From Publishers Weekly

Are you black or white?" That question has plagued Nissel, a light-skinned child born to a white father and black mother, since birth; she tackles it with honesty and aplomb in this witty memoir about the years she spent in West Philadelphia during the 1970s and '80s. Whether recalling an oral report on fellow "mulatto" David Hasselhoff that she gave in the third grade ("He's half black because my mother said he is!") or the way she "act[ed] like a 'tard" to escape bullies or her descent into depression (and stay at a psych ward) during her first year at U. Penn, Nissel—a former staff writer for the NBC sitcom Scrubs—infuses her coming-of-age tale with humor and pathos. Nissel's accounts of her college interlude at the "crazy spa" and her attempt at exotic dancing—where she can "play up the cultural thing"—are particularly illuminating. While the former episode helps conquer her fear of outside judgment (with the help of three dementia-stricken old white ladies, no less), the latter smacks her back down, reminding her that maintaining one's own sense of personal identity—free from societal and racial molds—is a daily struggle. Though she often presents herself as less fortunate than she really was, Nissel's writing is very funny and very sharp. (Mar. 21)

### Data for the task
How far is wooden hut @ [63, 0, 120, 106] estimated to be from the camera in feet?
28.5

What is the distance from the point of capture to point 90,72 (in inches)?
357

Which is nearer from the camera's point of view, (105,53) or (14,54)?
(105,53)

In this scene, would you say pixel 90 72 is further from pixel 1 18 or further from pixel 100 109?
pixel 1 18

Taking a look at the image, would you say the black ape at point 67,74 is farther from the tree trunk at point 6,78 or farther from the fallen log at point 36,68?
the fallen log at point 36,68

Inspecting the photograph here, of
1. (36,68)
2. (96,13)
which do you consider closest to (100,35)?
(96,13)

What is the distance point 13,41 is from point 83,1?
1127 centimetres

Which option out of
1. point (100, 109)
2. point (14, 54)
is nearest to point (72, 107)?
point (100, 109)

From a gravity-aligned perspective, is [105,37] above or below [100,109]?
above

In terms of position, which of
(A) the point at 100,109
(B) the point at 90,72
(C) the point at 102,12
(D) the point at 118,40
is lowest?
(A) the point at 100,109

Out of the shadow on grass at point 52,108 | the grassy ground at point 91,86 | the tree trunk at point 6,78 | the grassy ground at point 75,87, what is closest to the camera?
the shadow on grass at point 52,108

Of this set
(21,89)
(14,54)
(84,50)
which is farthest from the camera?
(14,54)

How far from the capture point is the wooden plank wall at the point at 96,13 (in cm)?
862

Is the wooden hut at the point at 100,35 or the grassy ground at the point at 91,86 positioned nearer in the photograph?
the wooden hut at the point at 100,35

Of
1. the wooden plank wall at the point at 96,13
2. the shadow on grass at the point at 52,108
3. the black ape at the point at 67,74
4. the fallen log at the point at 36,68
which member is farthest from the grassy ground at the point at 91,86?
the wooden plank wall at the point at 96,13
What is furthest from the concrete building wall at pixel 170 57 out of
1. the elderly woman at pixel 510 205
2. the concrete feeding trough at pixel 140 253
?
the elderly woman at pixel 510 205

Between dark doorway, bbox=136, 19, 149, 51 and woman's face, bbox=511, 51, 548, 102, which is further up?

### What you will do
- a) In how many lines of the records does the string "nearer" appear, counting case? Reply with the number alone.
- b) Continue the review of the West Philadelphia memoir from the point where it stops.

### Answers to the tasks
- a) 2

- b)
Copyright © Reed Business Information, a division of Reed Elsevier Inc. All rights reserved.

From School Library Journal

Adult/High School–As a light-skinned child born to a black mother and a white father, Nissel has constantly grappled with the question of racial identity. Growing up in West Philadelphia during the 1970s and '80s, she came of age trying to figure out who she was and where she fit. She encountered bullies and interesting friends and teachers, and experienced the turmoil of race-conscious dating. She had a bout of depression while in college, and took on a variety of odd jobs, including one night as an exotic dancer. Through all of this she struggled to maintain her own sense of self in spite of societal views. Nissel is insightful, funny, and a person with whom many readers will identify.–Shannon Seglin, Chantilly Regional Library, Fairfax County, VA
Copyright © Reed Business Information, a division of Reed Elsevier Inc. All rights reserved.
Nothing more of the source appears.